2

I inherited a Rails 2.2.2 application and was asked to upgrade it to Rails 3.2 so I went out and ran the script git://github.com/rails/rails_upgrade.git in a copied version of the old Rails 2.2.2 project directory so I can make changes as I go.

I am going through the ActiveRecord queries, changing over all of the Soon-to-be-deprecated ActiveRecord calls like find(:all), find(:first), finds with conditions, and the :joins option, with the new Rails 3 ActiveRecord API syntax.

I've been looking here but some of the queries that I am needing to change over to the new syntax, don't have examples so I did my best to figure out what they might be.

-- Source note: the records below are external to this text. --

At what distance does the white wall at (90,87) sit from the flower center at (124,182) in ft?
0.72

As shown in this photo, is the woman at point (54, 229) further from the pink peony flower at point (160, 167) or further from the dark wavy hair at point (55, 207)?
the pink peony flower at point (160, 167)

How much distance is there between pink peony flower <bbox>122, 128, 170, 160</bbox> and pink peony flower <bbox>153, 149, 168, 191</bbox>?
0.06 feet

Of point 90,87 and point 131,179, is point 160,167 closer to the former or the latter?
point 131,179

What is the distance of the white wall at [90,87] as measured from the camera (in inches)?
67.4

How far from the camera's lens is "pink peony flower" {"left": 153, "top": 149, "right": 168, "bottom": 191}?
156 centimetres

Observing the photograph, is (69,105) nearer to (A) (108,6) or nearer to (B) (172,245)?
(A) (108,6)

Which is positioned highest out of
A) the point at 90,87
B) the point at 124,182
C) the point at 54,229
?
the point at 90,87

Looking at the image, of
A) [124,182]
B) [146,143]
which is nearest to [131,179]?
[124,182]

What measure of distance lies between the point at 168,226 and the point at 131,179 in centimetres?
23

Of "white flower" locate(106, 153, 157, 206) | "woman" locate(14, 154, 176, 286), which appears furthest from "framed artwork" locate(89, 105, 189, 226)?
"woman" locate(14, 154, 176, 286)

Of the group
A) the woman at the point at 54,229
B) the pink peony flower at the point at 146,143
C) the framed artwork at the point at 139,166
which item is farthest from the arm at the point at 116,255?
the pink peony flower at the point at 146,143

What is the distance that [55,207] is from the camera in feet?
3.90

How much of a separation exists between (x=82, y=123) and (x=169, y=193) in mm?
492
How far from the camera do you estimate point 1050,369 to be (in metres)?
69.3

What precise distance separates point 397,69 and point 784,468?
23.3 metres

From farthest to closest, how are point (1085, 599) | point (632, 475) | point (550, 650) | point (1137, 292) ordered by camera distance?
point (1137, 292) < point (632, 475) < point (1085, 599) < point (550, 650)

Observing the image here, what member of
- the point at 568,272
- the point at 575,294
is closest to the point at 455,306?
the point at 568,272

Can someone tell me if I am on the right track with the changes below?

Thanks

Example 1

 #### Rails 2.x.x version
 @users = B2bUser.find(:all, :order => "name", :order => "#{params[:sort]} #{params[:direction]}")

 #### Rails 3.x.x version
 @users = B2bUser.order("name","#{params[:sort]} #{params[:direction]}")

Example 2

 ### should work for both Rails 2.x and Rails 3.x
 @user = B2bUser.find(params[:id])

 #### Or is this better?
 @user = B2bUser.where("id = ?",params[:id])


 #### Rails 2.x.x version
 @privileges = B2bPrivilege.find(:all, :conditions => "b2b_user_id = #{@user.id}")

 ### Rails 3.x.x version
 @privileges = B2bPrivilege.where("b2b_user_id =  ?",@user.id)

Example 3

 #### Rails 2.x.x version
@privileges = B2bPrivilege.find(:all, :conditions => "b2b_user_id = #{@user.id}", :joins => "LEFT JOIN vendors ON vendors.id = b2b_privileges.vendor_id", :select => "b2b_privileges.*, vendors.name AS vendor_name", :order => "vendors.name")

#### Rails 3.x.x version 
@privileges = B2bPrivilege.find_by_sql( "SELECT b2b_privileges.*, vendors.name AS vendor_name FROM b2b_privileges LEFT JOIN vendors ON vendors.id = b2b_privileges.vendor_id WHERE b2b_user_id = ?  ORDER BY vendors.name", @user.id)

Example 4

    #### Rails 2.x.x version
    @vendor_list = Vendor.find(:all, :conditions => "is_active = 'YES'", :order => "name", :select => "id, name")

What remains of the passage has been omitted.